FGraDA: A Dataset and Benchmark for Fine-Grained Domain Adaptation in Machine Translation
Wenhao Zhu, Shujian Huang, Tong Pu, Pingxuan Huang, Xu Zhang, Jian Yu,, Wei Chen, Yanfeng Wang, Jiajun Chen

TL;DR
This paper introduces FGraDA, a dataset and benchmark for fine-grained domain adaptation in machine translation, focusing on sub-domains with limited resources and no in-domain training data, highlighting ongoing challenges.
Contribution
The paper presents a new dataset and benchmark for fine-grained domain adaptation in MT, emphasizing resource scarcity and heterogeneity in real-world scenarios.
Findings
Significant performance gaps remain in fine-grained domain adaptation.
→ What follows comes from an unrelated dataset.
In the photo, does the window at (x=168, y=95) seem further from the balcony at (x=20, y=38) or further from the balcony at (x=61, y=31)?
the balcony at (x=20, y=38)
Heterogeneous resources pose challenges for current MT models.
The dataset enables targeted evaluation of domain-specific translation issues.
Abstract
Previous research for adapting a general neural machine translation (NMT) model into a specific domain usually neglects the diversity in translation within the same domain, which is a core problem for domain adaptation in real-world scenarios. One representative of such challenging scenarios is to deploy a translation system for a conference with a specific topic, e.g., global warming or coronavirus, where there are usually extremely less resources due to the limited schedule. To motivate wider investigation in such a scenario, we present a real-world fine-grained domain adaptation task in machine translation (FGraDA). The FGraDA dataset consists of Chinese-English translation task for four sub-domains of information technology: autonomous vehicles, AI education, real-time networks, and smart phone. Each sub-domain is equipped with a development set and test set for evaluation purposes.…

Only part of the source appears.